(Items from a data source)
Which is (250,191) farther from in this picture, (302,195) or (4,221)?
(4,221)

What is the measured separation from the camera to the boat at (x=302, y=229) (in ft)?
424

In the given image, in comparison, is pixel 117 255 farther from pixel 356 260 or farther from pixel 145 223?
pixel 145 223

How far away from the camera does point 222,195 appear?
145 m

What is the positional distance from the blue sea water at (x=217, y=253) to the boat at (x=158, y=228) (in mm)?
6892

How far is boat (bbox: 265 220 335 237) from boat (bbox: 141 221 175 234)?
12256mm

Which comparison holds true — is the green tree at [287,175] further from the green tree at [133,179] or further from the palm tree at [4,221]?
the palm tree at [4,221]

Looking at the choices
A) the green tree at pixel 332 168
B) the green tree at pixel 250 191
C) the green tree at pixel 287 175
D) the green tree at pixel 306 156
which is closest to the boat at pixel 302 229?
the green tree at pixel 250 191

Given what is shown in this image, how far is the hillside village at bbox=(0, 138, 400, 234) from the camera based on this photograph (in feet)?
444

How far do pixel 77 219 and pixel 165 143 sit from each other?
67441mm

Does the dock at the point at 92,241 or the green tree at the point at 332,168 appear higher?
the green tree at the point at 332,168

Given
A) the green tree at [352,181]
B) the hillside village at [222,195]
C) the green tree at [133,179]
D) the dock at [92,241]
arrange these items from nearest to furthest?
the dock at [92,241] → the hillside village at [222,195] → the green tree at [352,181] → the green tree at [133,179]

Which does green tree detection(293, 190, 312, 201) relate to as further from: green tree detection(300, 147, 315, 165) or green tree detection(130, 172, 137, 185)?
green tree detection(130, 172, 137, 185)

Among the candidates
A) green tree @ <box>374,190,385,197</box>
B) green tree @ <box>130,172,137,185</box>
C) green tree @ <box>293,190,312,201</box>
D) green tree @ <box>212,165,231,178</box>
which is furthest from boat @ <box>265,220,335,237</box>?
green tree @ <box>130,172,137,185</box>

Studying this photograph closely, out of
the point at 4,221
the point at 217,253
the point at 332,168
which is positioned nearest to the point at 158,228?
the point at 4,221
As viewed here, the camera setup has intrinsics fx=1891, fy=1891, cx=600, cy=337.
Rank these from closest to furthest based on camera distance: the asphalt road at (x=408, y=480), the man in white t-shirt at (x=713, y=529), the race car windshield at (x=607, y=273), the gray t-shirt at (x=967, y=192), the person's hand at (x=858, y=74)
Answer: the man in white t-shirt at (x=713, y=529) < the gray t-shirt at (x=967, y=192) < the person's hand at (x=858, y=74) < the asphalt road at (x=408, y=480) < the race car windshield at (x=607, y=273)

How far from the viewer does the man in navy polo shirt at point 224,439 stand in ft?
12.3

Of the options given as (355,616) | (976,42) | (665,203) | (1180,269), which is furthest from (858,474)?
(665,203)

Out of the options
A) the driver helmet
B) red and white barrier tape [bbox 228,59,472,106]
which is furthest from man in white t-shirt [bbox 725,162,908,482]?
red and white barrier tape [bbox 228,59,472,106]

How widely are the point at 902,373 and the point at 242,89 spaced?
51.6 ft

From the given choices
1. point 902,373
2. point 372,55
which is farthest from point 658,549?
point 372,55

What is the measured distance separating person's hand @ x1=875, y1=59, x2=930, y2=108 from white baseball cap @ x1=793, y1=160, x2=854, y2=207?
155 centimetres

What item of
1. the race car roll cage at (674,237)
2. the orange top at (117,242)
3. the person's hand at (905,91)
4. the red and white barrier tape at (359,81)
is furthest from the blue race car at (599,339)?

GOAL: Write the whole listing out again. Keep every line exactly as it is.

RESPONSE TO THE TASK:
Which is (250,191) farther from in this picture, (302,195) or (4,221)?
(4,221)

What is the measured separation from the camera to the boat at (x=302, y=229) (in ft)?
424

In the given image, in comparison, is pixel 117 255 farther from pixel 356 260 or farther from pixel 145 223?
pixel 145 223

How far away from the camera does point 222,195 appear?
145 m

What is the positional distance from the blue sea water at (x=217, y=253) to the boat at (x=158, y=228) (in mm)?
6892

How far is boat (bbox: 265 220 335 237) from boat (bbox: 141 221 175 234)?
12256mm

Which comparison holds true — is the green tree at [287,175] further from the green tree at [133,179] or further from the palm tree at [4,221]?
the palm tree at [4,221]

Looking at the choices
A) the green tree at pixel 332 168
B) the green tree at pixel 250 191
C) the green tree at pixel 287 175
D) the green tree at pixel 306 156
which is closest to the boat at pixel 302 229?
the green tree at pixel 250 191

Given what is shown in this image, how far is the hillside village at bbox=(0, 138, 400, 234) from the camera based on this photograph (in feet)?
444

How far do pixel 77 219 and pixel 165 143 sit from each other?
67441mm

Does the dock at the point at 92,241 or the green tree at the point at 332,168 appear higher?
the green tree at the point at 332,168

Given
A) the green tree at [352,181]
B) the hillside village at [222,195]
C) the green tree at [133,179]
D) the dock at [92,241]
arrange these items from nearest to furthest?
the dock at [92,241] → the hillside village at [222,195] → the green tree at [352,181] → the green tree at [133,179]

Which does green tree detection(293, 190, 312, 201) relate to as further from: green tree detection(300, 147, 315, 165) or green tree detection(130, 172, 137, 185)?
green tree detection(130, 172, 137, 185)

Among the candidates
A) green tree @ <box>374,190,385,197</box>
B) green tree @ <box>130,172,137,185</box>
C) green tree @ <box>293,190,312,201</box>
D) green tree @ <box>212,165,231,178</box>
which is furthest from boat @ <box>265,220,335,237</box>?
green tree @ <box>130,172,137,185</box>

Studying this photograph closely, out of
the point at 4,221
the point at 217,253
the point at 332,168
which is positioned nearest to the point at 158,228?
the point at 4,221
As viewed here, the camera setup has intrinsics fx=1891, fy=1891, cx=600, cy=337.
Rank these from closest to furthest based on camera distance: the asphalt road at (x=408, y=480), the man in white t-shirt at (x=713, y=529), the race car windshield at (x=607, y=273), the gray t-shirt at (x=967, y=192), the person's hand at (x=858, y=74)
Answer: the man in white t-shirt at (x=713, y=529) < the gray t-shirt at (x=967, y=192) < the person's hand at (x=858, y=74) < the asphalt road at (x=408, y=480) < the race car windshield at (x=607, y=273)

How far from the viewer does the man in navy polo shirt at point 224,439 stand in ft?
12.3

Of the options given as (355,616) | (976,42) | (665,203) | (1180,269), which is furthest from (858,474)?
(665,203)

Out of the options
A) the driver helmet
B) red and white barrier tape [bbox 228,59,472,106]
which is furthest from man in white t-shirt [bbox 725,162,908,482]?
red and white barrier tape [bbox 228,59,472,106]

How widely are the point at 902,373 and the point at 242,89 spaced?
51.6 ft

From the given choices
1. point 902,373
2. point 372,55
which is farthest from point 658,549?
point 372,55

What is the measured distance separating person's hand @ x1=875, y1=59, x2=930, y2=108 from white baseball cap @ x1=793, y1=160, x2=854, y2=207?
155 centimetres

What item of
1. the race car roll cage at (674,237)
2. the orange top at (117,242)
3. the person's hand at (905,91)
4. the red and white barrier tape at (359,81)
is furthest from the blue race car at (599,339)?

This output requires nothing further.